__What is needed__. Reproduce the passage on the fly genus Richardia below word for word, in full.

__Selected extract__.
++++++

Richardia is a genus of flies in the family Richardiidae. It was first described by French entomologist Jean-Baptiste Robineau-Desvoid in 1830. It occurs from Mexico to Central and South America.

== Description ==
The genus includes species with strongly enlarged heads (hypercephalism) and "eyestalks" (eyes inserted in the lateral projection of the head) such as the males R. telescopica and R. stylops. Stalk-eyed flies in family Diopsidae have their antennae located on the stalk, rather than in the middle of the head as in Richardiidae.

++++++

__Data to examine__.
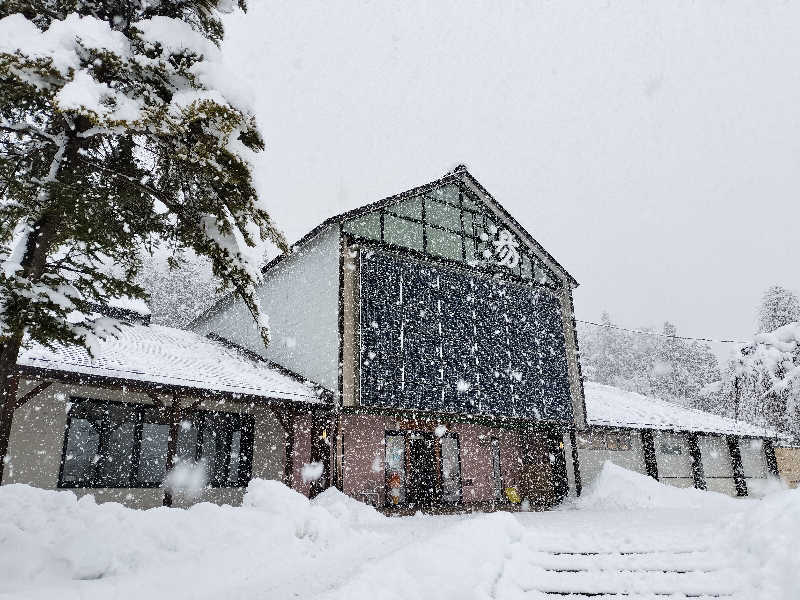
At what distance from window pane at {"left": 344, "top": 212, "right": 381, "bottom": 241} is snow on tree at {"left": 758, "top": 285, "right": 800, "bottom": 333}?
3290cm

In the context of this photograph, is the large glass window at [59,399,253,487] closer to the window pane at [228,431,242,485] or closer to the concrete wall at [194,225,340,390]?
the window pane at [228,431,242,485]

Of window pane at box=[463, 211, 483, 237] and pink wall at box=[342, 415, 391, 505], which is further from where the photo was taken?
window pane at box=[463, 211, 483, 237]

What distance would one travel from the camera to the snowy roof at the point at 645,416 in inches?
896

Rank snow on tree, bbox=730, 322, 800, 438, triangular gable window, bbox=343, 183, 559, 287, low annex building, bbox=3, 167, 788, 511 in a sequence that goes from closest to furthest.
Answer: snow on tree, bbox=730, 322, 800, 438
low annex building, bbox=3, 167, 788, 511
triangular gable window, bbox=343, 183, 559, 287

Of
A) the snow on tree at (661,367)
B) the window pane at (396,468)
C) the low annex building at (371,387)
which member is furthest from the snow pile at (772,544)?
the snow on tree at (661,367)

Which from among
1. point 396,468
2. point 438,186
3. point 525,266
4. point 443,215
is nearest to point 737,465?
point 525,266

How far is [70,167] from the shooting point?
6.14 metres

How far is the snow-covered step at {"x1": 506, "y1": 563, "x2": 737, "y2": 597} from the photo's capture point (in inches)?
215

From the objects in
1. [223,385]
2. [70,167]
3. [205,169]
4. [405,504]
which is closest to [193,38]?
[205,169]

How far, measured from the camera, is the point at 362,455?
16.6 meters

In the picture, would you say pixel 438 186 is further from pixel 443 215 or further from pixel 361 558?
pixel 361 558

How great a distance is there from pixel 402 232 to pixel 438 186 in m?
2.64

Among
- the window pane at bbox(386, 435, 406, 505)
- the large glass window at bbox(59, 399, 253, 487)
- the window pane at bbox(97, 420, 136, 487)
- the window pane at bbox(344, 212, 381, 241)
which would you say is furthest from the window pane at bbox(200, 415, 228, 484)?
the window pane at bbox(344, 212, 381, 241)

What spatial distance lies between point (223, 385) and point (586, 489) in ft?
49.3
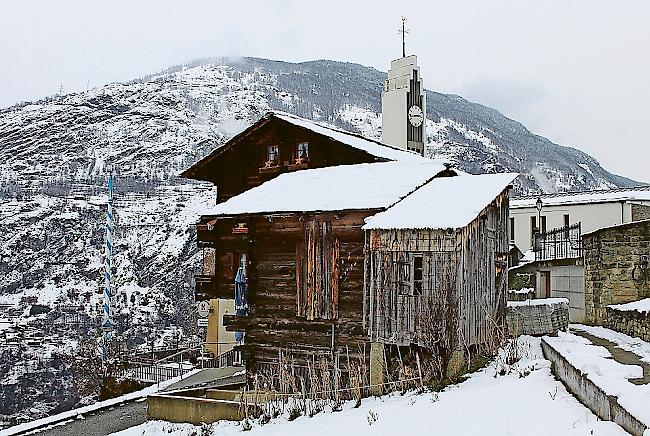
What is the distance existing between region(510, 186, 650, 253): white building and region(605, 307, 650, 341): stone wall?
43.6 feet

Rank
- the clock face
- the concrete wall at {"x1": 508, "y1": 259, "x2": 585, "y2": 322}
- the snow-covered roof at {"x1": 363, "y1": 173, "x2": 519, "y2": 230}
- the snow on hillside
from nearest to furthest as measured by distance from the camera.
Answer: the snow-covered roof at {"x1": 363, "y1": 173, "x2": 519, "y2": 230}
the concrete wall at {"x1": 508, "y1": 259, "x2": 585, "y2": 322}
the clock face
the snow on hillside

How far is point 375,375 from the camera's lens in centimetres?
1952

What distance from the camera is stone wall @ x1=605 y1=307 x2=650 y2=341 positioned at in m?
19.9

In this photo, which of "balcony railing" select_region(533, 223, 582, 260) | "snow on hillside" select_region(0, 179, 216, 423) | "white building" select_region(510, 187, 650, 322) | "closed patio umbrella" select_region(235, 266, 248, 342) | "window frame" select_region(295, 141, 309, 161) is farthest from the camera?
"snow on hillside" select_region(0, 179, 216, 423)

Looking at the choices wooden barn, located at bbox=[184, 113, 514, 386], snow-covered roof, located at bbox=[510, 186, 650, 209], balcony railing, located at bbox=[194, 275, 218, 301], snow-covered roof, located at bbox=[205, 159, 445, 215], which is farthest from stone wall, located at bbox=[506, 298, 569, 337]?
snow-covered roof, located at bbox=[510, 186, 650, 209]

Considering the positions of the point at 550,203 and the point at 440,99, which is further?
the point at 440,99

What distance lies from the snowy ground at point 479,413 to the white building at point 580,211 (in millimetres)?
21108

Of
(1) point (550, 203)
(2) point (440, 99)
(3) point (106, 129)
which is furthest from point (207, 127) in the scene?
(1) point (550, 203)

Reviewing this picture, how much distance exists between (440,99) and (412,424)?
617ft

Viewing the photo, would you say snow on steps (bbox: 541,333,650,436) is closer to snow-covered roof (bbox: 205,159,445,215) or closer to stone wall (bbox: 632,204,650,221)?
snow-covered roof (bbox: 205,159,445,215)

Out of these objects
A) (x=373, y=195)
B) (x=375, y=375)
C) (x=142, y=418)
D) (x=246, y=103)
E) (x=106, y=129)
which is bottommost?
(x=142, y=418)

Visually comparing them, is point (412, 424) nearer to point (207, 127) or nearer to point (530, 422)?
point (530, 422)

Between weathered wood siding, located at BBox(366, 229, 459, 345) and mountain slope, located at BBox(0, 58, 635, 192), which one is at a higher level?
mountain slope, located at BBox(0, 58, 635, 192)

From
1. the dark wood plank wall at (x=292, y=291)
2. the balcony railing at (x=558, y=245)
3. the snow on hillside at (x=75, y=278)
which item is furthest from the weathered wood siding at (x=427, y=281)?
the snow on hillside at (x=75, y=278)
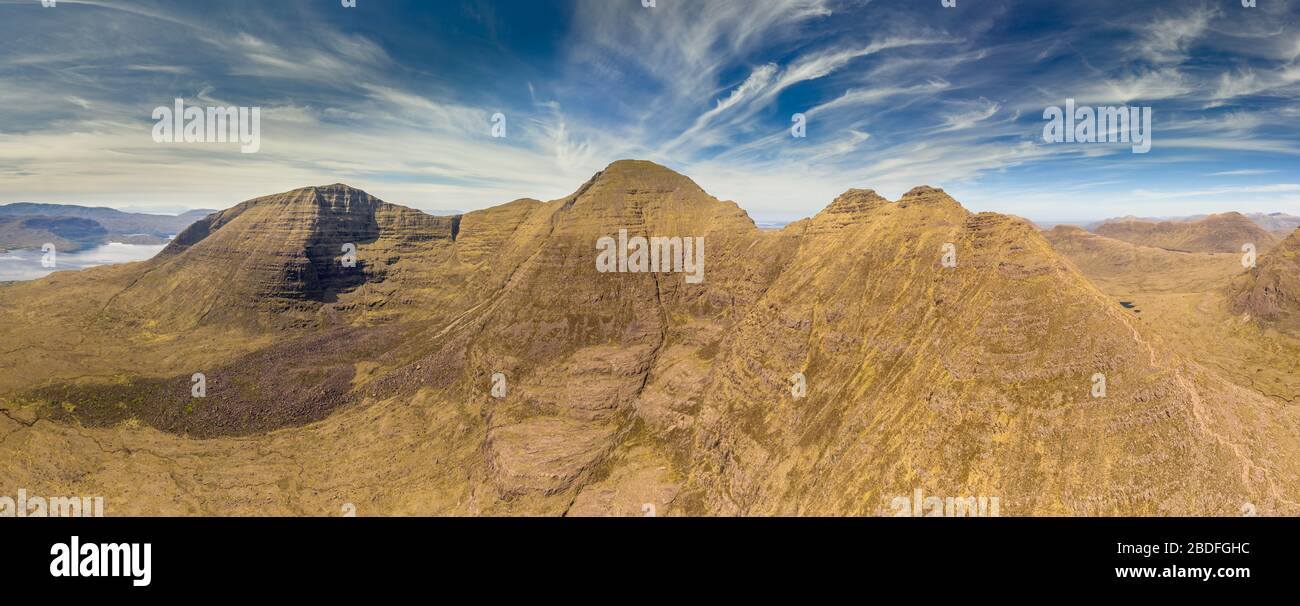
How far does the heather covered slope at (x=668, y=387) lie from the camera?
1241 inches

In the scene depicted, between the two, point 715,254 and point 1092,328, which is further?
point 715,254

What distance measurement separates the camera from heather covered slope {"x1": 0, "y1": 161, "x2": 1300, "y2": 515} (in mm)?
31531

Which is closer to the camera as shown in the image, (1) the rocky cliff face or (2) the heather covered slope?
(2) the heather covered slope

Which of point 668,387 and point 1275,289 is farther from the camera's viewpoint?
point 1275,289

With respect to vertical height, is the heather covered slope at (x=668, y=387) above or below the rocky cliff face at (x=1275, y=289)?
below

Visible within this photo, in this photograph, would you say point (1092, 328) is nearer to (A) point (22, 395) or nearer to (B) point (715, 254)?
(B) point (715, 254)

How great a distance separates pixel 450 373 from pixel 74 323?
113640mm

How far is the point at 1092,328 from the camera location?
112 feet

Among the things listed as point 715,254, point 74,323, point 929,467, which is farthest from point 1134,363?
point 74,323

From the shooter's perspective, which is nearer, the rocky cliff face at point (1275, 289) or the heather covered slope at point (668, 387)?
the heather covered slope at point (668, 387)

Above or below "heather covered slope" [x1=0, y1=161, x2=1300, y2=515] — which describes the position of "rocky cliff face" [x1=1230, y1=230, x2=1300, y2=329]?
above

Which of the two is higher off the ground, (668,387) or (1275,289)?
(1275,289)

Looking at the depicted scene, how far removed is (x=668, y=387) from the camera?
67.4m
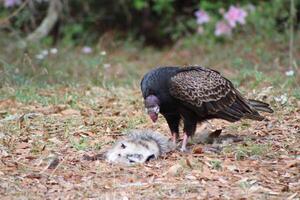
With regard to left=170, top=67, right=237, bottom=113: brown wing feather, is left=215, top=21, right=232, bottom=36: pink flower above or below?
below

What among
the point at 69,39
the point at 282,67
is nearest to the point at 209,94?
the point at 282,67

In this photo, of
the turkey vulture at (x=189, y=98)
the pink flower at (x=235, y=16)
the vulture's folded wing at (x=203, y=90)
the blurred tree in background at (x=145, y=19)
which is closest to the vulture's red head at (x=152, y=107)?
the turkey vulture at (x=189, y=98)

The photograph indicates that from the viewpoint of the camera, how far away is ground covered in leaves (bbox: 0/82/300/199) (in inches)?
171

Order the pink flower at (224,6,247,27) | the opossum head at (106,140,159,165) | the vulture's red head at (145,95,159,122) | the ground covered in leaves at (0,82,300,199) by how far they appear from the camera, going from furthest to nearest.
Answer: the pink flower at (224,6,247,27)
the vulture's red head at (145,95,159,122)
the opossum head at (106,140,159,165)
the ground covered in leaves at (0,82,300,199)

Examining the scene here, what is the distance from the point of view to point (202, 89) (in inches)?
209

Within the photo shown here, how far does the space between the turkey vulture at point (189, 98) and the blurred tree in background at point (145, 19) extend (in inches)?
211

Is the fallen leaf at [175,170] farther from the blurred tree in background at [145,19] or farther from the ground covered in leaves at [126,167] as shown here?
the blurred tree in background at [145,19]

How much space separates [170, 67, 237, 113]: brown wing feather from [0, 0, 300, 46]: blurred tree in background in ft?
17.7

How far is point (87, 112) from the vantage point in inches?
262

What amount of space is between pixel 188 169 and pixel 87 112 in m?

++++++

__The answer__.
Richardia is a genus of flies in the family Richardiidae. It was first described by French entomologist Jean-Baptiste Robineau-Desvoid in 1830. It occurs from Mexico to Central and South America.

== Description ==
The genus includes species with strongly enlarged heads (hypercephalism) and "eyestalks" (eyes inserted in the lateral projection of the head) such as the males R. telescopica and R. stylops. Stalk-eyed flies in family Diopsidae have their antennae located on the stalk, rather than in the middle of the head as in Richardiidae.